- _Your objective_
Return the rows exactly as they appear, starting with the line that contains "Looking at the" and continuing through the last of the rows, both ends included.

— Start of Provided material —

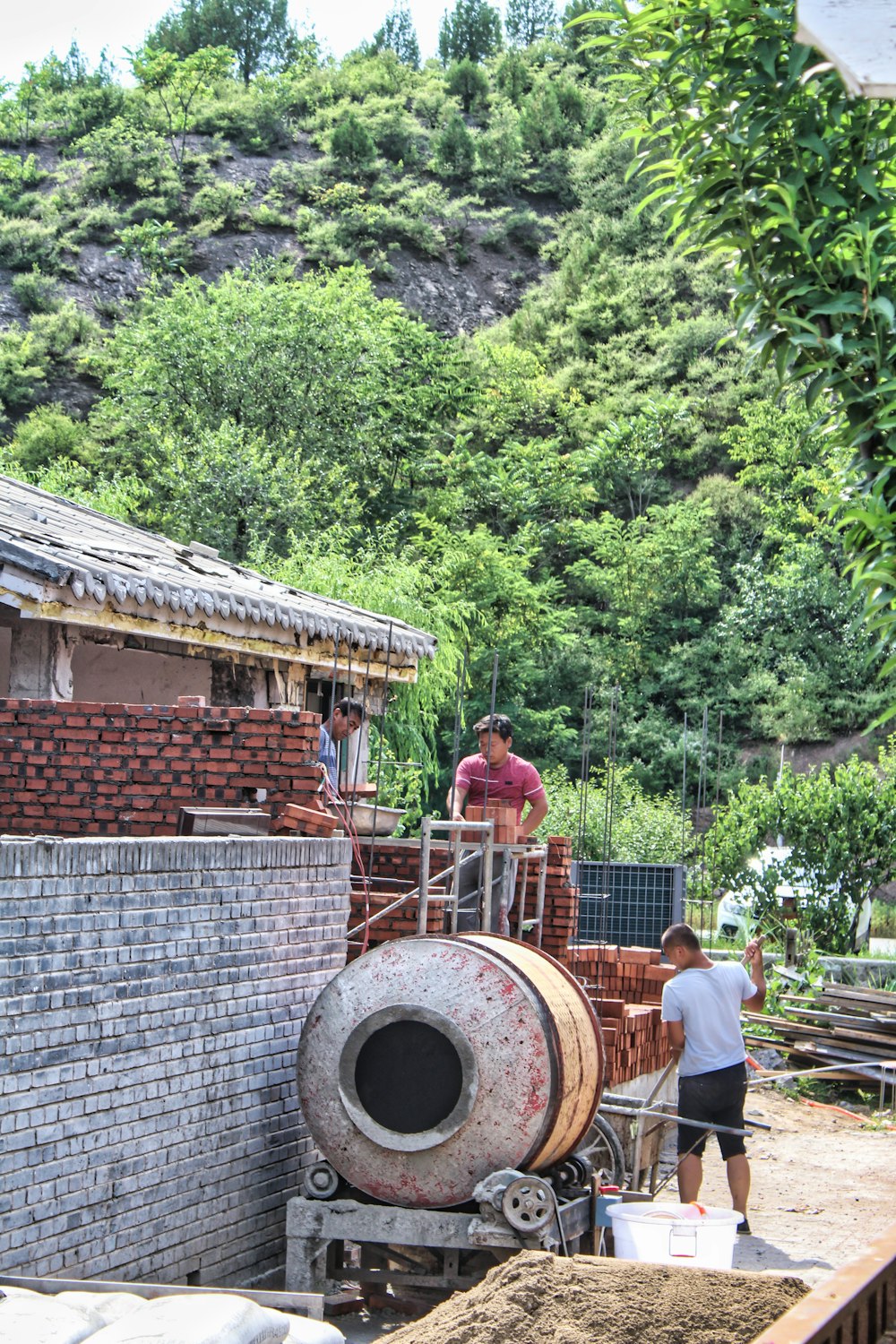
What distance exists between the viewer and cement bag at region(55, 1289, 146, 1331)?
4289 millimetres

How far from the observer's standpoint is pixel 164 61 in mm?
84750

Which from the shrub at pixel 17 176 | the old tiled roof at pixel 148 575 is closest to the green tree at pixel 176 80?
the shrub at pixel 17 176

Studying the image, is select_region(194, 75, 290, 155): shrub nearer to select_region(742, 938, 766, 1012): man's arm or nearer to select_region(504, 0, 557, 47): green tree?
select_region(504, 0, 557, 47): green tree

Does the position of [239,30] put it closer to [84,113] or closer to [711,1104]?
[84,113]

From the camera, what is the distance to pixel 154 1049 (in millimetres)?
6301

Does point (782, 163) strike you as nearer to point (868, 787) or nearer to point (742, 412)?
point (868, 787)

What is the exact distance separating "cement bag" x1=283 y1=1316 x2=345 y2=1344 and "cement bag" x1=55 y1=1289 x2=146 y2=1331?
1.57ft

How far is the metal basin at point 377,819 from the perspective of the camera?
970 cm

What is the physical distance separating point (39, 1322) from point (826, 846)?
1395 centimetres

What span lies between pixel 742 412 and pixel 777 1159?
125ft

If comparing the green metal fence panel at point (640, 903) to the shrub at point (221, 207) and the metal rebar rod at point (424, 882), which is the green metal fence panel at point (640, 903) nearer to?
the metal rebar rod at point (424, 882)

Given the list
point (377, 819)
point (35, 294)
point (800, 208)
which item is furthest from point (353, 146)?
point (800, 208)

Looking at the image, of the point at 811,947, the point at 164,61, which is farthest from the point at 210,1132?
the point at 164,61

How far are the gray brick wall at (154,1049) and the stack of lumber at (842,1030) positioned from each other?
7.50 metres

— End of Provided material —

- _Solution for this task_
Looking at the image, of the point at 811,947, the point at 164,61, which is farthest from the point at 210,1132?
the point at 164,61

How far are the gray brick wall at (154,1049) and the stack of lumber at (842,1030) positioned from each other?
7.50 metres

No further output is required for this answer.